What it's predicated on is our continued improvement in competitiveness, which we're confident we can do, even going to continuing momentum into the Q2 here because we've got really great news on all of our $1,000,000,000 brands.
Matt Smith, Analyst, Stifel: Thanks, Jeff. And as a follow-up, I appreciate that your investment span both innovation and some couponing and promotional activity. But on the couponing and promotional investments, can you talk about the receptivity from consumers to your investment spending? Are you seeing incremental purchasing behavior from those consumers and is the return on those investments in line with what you had expected?
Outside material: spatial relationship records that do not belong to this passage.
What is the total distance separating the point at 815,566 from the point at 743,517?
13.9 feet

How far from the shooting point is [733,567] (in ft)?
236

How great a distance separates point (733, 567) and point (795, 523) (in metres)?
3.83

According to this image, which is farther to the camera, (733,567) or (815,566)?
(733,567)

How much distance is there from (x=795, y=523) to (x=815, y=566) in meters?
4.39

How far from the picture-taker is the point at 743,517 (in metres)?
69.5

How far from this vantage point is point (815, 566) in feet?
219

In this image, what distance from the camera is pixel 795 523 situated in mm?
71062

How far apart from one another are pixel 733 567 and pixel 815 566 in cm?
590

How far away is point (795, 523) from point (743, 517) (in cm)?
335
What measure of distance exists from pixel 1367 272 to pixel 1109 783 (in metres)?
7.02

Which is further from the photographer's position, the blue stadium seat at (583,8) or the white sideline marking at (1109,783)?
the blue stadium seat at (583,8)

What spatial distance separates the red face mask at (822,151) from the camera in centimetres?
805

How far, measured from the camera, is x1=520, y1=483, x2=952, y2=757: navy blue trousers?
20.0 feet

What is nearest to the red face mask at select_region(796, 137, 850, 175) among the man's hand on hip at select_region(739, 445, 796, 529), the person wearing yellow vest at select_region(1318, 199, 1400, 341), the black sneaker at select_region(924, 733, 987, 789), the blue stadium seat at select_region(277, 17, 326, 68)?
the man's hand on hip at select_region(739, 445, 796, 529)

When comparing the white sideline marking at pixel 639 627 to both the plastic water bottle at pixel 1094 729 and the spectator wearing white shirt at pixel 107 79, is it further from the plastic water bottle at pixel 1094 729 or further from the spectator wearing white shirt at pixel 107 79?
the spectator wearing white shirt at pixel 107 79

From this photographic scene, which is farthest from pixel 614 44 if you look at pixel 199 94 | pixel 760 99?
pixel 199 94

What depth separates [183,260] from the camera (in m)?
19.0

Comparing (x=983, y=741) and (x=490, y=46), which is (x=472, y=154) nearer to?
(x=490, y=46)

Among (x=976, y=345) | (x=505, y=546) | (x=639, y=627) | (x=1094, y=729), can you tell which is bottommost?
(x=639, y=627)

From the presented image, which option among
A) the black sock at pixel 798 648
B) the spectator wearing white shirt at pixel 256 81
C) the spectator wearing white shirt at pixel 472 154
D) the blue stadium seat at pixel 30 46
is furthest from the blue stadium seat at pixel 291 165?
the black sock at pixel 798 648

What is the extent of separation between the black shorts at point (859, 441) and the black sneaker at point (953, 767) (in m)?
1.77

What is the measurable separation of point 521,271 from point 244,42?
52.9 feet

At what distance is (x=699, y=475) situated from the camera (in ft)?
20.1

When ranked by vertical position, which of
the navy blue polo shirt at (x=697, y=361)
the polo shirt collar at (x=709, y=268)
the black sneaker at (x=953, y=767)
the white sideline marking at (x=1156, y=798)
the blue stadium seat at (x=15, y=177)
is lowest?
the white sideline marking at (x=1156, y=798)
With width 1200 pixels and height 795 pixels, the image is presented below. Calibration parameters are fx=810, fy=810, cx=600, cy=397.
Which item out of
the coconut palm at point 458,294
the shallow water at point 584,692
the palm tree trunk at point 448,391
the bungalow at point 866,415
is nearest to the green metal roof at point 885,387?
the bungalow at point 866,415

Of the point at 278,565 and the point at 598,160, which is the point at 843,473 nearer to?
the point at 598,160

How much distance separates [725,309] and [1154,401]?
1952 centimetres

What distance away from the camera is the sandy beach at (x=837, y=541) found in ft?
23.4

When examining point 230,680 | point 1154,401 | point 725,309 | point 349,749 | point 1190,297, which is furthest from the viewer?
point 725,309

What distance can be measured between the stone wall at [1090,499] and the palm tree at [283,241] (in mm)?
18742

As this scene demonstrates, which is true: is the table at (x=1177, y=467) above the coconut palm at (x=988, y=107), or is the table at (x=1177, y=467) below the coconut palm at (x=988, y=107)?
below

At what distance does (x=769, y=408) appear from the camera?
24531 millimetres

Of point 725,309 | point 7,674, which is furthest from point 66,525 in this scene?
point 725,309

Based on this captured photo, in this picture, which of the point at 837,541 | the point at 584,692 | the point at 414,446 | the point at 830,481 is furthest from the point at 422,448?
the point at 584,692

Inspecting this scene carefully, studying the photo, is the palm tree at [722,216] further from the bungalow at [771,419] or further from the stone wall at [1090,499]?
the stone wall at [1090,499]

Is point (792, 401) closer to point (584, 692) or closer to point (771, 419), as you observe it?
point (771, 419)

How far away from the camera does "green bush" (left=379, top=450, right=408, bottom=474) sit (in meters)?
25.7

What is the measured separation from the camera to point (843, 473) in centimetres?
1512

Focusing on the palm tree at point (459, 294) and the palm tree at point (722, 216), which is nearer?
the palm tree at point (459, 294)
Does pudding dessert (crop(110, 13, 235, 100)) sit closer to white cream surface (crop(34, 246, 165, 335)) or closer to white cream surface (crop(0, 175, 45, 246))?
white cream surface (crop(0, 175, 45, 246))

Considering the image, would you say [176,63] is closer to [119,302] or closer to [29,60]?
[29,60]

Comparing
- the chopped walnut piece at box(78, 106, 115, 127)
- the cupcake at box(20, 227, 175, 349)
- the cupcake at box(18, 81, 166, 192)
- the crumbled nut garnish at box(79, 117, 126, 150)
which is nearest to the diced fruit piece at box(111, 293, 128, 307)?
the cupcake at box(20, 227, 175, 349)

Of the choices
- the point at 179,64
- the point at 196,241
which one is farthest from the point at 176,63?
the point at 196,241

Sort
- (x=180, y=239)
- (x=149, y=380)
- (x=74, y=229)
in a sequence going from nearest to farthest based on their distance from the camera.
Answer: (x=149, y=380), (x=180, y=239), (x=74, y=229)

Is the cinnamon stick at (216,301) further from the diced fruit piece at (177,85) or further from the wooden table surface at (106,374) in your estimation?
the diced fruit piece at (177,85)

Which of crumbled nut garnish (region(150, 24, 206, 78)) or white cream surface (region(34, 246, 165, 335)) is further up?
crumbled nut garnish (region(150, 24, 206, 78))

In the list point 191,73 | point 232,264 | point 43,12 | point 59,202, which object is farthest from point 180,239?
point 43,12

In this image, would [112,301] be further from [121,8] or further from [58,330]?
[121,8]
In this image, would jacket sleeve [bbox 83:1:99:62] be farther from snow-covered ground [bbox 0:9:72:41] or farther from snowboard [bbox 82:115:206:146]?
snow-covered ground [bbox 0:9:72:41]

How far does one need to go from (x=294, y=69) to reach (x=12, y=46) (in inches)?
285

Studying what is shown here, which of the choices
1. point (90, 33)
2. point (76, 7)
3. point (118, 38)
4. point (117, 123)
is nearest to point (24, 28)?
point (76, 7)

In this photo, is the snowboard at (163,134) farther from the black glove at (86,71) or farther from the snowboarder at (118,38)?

Jeff Harmening, Chairman and CEO, General Mills: Yes. I think this kind of gets back to this question of value. First, I would tell you that consumers see value in a lot of different ways. And we did couponing, we increased our couponing, we saw good returns on those in line with what we would expect. But consumers also look for brands and products they trust.
I mean, life protection formula continues to grow. It's up mid single digits for Blue Buffalo because we've talked about ingredient superiority and what that brings. We launched advertising on Wilderness and that business has we kind of have the losses on that business in a quarter and see some continued momentum. And in cereal, we launched Fruity Cheerios as the top turning new cereal in the category because consumers trust Cheerios and they want something a little bit different. And so whether it's couponing, whether it's new products or whether it's advertising messaging or pack sizes and getting those in the right places, there are a lot of ways to create value for consumers.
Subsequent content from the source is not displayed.